Availability and implementation: ChIPseeker is released under Artistic-2.0 License. The source code and documents are freely available through Bioconductor (http://www.bioconductor.org/packages/release/bioc/html/ChIPseeker.html).
Contact: guangchuangyu@gmail.com or tqyhe@jnu.edu.cn
Supplementary information: Supplementary data are available at Bioinformatics online.
1 Introduction
Chromatin immunoprecipitation coupled with high-throughput sequencing (ChIP-seq) has become standard technology to investigate genome wide binding sites of transcription factors (TFs). To analyze these DNA binding sites to determine their potential regulatory functions, proximal genes/transcripts and regulatory elements are considered to annotate these loci. Several applications were developed for annotating ChIP-seq data. ChIPpeakAnno (Zhu et al., 2010) is an R package that designed for ChIP-seq and ChIP-chip data annotation. Because ChIPpeakAnno does not consider strand information, it misclassifies peaks with wrong orientation (see Supplemental File). Other tools including PAVIS (Huang et al., 2013) and PeakAnalyzer (Salmon-Divon et al., 2010), they all have similar functions of annotating peaks by nearest genes and proximal genomic features. Existing tools are all designed for single dataset. ChIP-seq is rapidly becoming a common technique and there are a large number of datasets available in the public domain. Results from individual experiments provide a limited understanding of chromatin interactions, as there is many factors cooperate to regulate transcription. Existing software lack of functionalities for comparing profiles of ChIP-seq datasets in different levels, including profiles of peaks binding to TSS regions, annotation and enriched functional profiles.
There are increasing evidences shown that combinations of TFs are important for regulating gene expression (Perez-Pinera et al., 2013; Zhu et al., 2008). However, systematically identification of TF interactions by ChIP-seq is still not available. Even if a specific TF binding is essential for a particular regulation was known, we do not have prior knowledge of all its co-factors. There are no systematic strategies available to identified un-known co-factors by ChIP-seq. To fill this gap, we present an R/Bioconductor package, ChIPseeker, for ChIP peak annotation, comparison and visualization. It incorporates statistical testing of co-occurrence of difference ChIP-seq datasets and can be used to identify co-factors by exploring publicly available ChIP-seq datasets.
2 Functions
ChIPseeker implements annotatePeak function for annotating peaks with nearest gene and genomic region where the peak is located. Almost all annotation software calculates the distance of a peak to the nearest TSS and annotates the peak to that gene. This can be misleading as binding sites might be located between two start sites of different genes or hit different genes, which have the same TSS location in the genome. The anntatePeak function provides parameters to annotate genes with a max distance cutoff and all genes within this distance will be reported for each peak. For annotating genomic region, annotatePeak function reports detail information when genomic region is Exon or Intron. For instance, ‘Exon (uc002sbe.3/9736, exon 69 of 80)’, means that the peak is overlaps with the 69th exon of the 80 exons that transcript uc002sbe.3 possess and the corresponding Entrez gene ID is 9736. ChIPseeker provides plotAnnoBar, plotAnnoPie, vennpie and plotDistToTSS functions to visualize ChIP peak annotation. plotAnnoBar and plotDistToTSS functions support comparing among different ChIP-seq data. ChIPseeker supports annotating ChIP-seq data of a wide variety of species if they have transcript annotation TxDb object available. Users can generate a TxDb object from UCSC Genome Browser, BioMart database or GFF/GTF3 file by makeTranscriptDbFromUCSC, makeTranscriptDbFromBiomart and makeTranscriptDbFromGFF functions respectively. These functions are available via the GenomicFeatures package (Lawrence et al., 2013).

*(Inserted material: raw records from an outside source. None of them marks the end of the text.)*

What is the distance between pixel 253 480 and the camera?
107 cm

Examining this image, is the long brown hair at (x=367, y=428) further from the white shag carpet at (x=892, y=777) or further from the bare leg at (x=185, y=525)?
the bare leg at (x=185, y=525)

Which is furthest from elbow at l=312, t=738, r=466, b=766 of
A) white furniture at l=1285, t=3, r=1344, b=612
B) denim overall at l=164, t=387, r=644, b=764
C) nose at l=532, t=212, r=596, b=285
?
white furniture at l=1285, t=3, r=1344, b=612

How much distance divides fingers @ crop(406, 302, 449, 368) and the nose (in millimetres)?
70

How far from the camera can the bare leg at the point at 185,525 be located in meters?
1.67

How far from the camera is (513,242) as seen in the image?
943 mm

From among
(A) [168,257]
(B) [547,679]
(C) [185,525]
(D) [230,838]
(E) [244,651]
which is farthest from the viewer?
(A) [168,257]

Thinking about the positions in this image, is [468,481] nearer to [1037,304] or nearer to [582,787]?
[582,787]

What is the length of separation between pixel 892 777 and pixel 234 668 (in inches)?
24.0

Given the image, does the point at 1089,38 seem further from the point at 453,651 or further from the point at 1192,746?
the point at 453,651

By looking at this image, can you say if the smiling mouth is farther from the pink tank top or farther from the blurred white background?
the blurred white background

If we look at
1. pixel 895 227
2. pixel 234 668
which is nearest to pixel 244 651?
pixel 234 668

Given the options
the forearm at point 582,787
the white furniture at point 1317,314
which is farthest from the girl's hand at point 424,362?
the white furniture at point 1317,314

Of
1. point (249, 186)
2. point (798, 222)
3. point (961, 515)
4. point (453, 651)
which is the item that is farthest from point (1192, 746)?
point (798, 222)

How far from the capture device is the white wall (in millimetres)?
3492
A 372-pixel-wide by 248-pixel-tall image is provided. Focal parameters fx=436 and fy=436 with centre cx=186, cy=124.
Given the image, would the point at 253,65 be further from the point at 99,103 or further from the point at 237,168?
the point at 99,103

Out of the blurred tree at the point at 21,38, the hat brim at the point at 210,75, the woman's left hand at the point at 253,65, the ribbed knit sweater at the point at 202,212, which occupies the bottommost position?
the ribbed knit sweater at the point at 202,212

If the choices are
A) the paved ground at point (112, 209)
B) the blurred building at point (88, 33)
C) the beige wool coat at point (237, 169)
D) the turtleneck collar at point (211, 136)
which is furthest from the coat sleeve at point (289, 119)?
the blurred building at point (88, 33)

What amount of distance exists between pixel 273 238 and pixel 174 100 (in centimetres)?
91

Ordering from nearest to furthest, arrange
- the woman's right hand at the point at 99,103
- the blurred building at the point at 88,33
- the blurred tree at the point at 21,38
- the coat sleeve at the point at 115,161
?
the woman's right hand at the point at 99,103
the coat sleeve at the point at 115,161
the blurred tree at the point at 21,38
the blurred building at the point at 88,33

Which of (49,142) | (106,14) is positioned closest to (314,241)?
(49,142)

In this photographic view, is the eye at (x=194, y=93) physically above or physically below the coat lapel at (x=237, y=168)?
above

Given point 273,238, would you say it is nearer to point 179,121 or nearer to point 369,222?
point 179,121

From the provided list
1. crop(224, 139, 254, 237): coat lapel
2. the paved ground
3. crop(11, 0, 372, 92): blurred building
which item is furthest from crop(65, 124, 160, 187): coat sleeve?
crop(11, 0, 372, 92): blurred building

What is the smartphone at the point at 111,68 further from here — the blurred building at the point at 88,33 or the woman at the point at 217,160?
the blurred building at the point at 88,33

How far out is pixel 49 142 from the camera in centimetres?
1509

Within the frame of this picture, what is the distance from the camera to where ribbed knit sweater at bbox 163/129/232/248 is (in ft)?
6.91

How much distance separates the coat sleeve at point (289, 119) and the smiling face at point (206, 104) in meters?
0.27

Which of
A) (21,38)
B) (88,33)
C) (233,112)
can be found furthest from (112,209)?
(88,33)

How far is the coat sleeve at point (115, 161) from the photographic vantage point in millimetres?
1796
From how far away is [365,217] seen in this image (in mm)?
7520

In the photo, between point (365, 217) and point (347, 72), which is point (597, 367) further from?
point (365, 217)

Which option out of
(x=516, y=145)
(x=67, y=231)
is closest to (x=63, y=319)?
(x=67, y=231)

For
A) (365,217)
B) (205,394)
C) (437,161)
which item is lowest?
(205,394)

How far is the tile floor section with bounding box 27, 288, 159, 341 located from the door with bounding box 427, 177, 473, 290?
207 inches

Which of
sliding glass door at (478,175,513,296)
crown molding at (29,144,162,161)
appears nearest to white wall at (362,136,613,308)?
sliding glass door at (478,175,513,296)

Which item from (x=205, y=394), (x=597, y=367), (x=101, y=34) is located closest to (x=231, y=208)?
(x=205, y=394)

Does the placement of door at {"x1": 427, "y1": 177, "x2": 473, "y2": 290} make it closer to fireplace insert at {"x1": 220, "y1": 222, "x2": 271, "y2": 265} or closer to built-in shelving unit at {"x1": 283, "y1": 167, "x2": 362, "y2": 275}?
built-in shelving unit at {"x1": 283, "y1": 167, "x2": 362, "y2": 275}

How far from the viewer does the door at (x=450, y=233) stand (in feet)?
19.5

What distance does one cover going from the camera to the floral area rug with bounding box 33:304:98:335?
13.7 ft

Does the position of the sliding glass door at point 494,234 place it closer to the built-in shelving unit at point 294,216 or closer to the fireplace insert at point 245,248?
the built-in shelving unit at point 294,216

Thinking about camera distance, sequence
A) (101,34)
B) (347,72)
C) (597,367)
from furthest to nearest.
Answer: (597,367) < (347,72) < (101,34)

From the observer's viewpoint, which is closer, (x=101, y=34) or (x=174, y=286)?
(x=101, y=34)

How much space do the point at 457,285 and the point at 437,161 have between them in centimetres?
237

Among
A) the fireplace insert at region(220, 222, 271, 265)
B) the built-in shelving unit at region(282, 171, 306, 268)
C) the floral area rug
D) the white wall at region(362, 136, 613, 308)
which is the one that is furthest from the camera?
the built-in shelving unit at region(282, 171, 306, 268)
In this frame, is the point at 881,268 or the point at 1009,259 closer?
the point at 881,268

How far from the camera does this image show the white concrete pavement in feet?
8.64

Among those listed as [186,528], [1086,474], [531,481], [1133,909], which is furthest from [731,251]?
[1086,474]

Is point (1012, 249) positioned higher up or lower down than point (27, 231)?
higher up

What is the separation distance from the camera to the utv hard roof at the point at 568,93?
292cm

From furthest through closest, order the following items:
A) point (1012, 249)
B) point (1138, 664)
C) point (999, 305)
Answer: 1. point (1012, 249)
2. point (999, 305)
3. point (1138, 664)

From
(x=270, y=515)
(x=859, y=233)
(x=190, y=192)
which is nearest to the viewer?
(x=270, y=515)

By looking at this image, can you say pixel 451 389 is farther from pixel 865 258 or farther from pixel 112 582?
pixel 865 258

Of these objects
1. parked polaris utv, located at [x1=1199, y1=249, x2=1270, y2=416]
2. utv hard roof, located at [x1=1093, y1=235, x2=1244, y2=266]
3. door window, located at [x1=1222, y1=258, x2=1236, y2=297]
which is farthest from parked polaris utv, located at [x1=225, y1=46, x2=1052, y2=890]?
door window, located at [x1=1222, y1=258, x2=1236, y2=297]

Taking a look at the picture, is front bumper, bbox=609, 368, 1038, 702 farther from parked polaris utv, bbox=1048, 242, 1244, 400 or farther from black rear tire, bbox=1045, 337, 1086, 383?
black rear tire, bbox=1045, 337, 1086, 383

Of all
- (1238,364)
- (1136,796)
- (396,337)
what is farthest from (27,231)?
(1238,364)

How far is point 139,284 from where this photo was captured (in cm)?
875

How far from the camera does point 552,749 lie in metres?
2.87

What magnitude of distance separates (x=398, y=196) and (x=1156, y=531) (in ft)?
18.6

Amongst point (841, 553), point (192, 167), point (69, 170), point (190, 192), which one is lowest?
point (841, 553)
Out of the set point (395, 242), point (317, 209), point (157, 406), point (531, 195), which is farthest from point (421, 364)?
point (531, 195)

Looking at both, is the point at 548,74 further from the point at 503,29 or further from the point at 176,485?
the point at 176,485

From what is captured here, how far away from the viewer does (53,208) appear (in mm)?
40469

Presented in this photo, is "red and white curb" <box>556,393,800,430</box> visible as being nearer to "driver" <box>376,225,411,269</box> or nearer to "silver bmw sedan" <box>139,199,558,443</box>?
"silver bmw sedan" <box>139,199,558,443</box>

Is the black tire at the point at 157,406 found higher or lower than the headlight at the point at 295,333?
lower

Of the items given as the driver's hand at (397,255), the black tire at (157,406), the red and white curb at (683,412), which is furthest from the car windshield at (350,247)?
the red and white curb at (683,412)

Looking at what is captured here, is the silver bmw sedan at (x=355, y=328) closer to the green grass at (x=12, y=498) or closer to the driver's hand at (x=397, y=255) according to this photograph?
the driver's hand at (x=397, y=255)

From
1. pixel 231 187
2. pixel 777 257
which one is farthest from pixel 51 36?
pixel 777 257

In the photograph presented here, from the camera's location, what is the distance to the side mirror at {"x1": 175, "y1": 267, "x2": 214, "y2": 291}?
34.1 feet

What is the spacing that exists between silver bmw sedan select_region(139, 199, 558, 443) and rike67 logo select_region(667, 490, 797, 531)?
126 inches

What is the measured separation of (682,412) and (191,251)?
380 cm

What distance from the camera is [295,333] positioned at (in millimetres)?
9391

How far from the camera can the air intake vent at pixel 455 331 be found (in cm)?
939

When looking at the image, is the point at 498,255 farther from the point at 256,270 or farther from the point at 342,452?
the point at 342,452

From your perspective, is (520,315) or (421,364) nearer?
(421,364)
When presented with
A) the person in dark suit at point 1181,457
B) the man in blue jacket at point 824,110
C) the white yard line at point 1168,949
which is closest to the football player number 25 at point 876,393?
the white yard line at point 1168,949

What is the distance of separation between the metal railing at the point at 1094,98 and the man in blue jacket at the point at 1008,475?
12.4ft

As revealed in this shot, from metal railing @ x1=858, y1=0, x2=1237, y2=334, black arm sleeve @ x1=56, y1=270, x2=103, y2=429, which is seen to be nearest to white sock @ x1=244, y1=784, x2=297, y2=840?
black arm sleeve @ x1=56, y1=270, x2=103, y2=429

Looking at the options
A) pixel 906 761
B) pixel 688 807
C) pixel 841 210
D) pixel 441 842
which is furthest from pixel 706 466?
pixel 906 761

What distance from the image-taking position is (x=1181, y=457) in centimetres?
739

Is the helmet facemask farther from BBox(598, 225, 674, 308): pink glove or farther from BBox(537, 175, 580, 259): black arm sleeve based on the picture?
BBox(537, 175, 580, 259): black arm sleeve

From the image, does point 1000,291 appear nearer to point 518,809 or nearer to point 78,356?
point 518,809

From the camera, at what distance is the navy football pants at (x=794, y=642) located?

For functional enrichment analysis, ChIPseeker works fine with in house developed Bioconductor package, clusterProfiler (Yu et al., 2012), DOSE (Yu et al., 2015) and ReactomePA. Once the peaks are annotated, users can use these packages to identify predominant biological themes through Gene Ontology, Kyoto Encyclopedia of Genes and Genomes, Disease Ontology and Reactome Pathway. Functional profile comparison is also supported by clusterProfiler.
ChIPseeker provides covplot to visualize the peak locations and intensities over the whole genome. The plotAvgProf2 function visualizes the average profile of ChIP peaks binding to TSS region, while peakHeatmap function generate a heatmap of ChIP peaks binding to TSS regions. These two functions can accept a list of bed files and plot profiles and heatmaps among several ChIP experiments, making it easy to compare among different ChIP experiments based on the profiles of peaks binding to TSS regions.
For comparing overlap of peaks and annotated genes, ChIPseeker provides vennplot to calculate the overlap and visualize the result. This method is widely used to compare different ChIP experiments and to infer cooperative in regulation. However simple overlap calculation is insufficient. In ChIPseeker, we provide enrichPeakOverlap function to perform statistically rigorous comparisons of ChIP-seq datasets. ChIPseeker provides shuffle function to randomly permute the genomic locations of ChIP peaks. The enrichment analysis of peak overlap is based on permutation test. A thousand (nShuffle = 1000, by default) of random ChIP data were generated to estimate the background null distribution of the overlap. The P-value is then calculated by the probability of observing more extreme overlap. Multiple comparison corrections including Bonferroni, Benjamini and False Discovery Rate (FDR) are also incorporated. With the enrichPeakOverlap function, we can estimate how well two replicated experiments are and also compare overlap of two ChIP datasets from experiments of two binding proteins. If the overlap is significant, then these two proteins may cooperate in regulations.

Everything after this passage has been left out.